Convert the records, from the line containing "farther from sheep" through the end of the records, inclusive, into a Markdown table with the columns Row and Text. Put one line per row, number the rows in order, and skip any blank lines.

> [DATA FOR THIS TASK]:
________________________________________
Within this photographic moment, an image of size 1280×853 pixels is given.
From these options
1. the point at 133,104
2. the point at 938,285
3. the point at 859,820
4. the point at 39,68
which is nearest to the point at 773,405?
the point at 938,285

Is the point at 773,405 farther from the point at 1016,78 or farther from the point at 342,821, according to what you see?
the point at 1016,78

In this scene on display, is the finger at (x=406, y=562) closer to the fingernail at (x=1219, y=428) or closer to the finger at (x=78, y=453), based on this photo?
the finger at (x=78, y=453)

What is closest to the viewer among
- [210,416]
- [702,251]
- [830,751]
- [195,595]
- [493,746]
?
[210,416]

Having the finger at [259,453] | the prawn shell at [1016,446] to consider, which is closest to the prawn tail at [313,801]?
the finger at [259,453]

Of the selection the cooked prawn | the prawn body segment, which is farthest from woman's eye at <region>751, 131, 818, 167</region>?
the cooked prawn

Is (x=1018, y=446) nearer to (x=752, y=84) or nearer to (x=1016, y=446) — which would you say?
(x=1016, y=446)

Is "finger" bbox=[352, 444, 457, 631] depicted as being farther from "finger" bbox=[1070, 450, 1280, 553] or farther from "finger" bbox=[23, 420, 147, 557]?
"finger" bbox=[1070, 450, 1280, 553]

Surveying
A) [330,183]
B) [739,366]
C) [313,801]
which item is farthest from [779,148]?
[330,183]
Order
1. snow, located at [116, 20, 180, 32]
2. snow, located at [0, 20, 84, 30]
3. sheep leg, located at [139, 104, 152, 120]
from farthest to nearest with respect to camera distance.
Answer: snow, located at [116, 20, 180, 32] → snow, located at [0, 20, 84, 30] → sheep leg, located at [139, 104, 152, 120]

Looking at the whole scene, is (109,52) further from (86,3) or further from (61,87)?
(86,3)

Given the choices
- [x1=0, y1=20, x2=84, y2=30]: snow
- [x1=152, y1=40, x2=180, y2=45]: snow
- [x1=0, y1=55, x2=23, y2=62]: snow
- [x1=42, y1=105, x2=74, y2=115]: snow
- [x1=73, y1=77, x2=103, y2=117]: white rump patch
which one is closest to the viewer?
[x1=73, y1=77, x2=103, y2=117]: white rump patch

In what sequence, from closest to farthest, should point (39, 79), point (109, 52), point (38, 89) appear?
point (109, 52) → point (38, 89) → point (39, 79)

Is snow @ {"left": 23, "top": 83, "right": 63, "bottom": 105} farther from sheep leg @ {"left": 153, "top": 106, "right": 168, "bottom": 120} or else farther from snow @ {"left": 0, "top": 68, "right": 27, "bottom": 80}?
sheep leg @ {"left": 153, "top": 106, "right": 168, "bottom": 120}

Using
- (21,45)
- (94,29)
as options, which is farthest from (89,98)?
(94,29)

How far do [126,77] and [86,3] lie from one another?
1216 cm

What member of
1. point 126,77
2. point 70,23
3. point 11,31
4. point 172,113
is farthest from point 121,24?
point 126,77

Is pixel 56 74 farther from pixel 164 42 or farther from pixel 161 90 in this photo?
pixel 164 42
________________________________________
> [THE OUTPUT]:
| Row | Text |
|---|---|
| 1 | Is snow @ {"left": 23, "top": 83, "right": 63, "bottom": 105} farther from sheep leg @ {"left": 153, "top": 106, "right": 168, "bottom": 120} or else farther from snow @ {"left": 0, "top": 68, "right": 27, "bottom": 80}? |
| 2 | sheep leg @ {"left": 153, "top": 106, "right": 168, "bottom": 120} |
| 3 | Using |
| 4 | - (21,45) |
| 5 | - (94,29) |
| 6 | as options, which is farthest from (89,98)? |
| 7 | (94,29) |
| 8 | How far do [126,77] and [86,3] lie from one another? |
| 9 | 1216 cm |
| 10 | What member of |
| 11 | 1. point 126,77 |
| 12 | 2. point 70,23 |
| 13 | 3. point 11,31 |
| 14 | 4. point 172,113 |
| 15 | is farthest from point 121,24? |
| 16 | point 126,77 |
| 17 | Is pixel 56 74 farther from pixel 164 42 or farther from pixel 161 90 in this photo? |
| 18 | pixel 164 42 |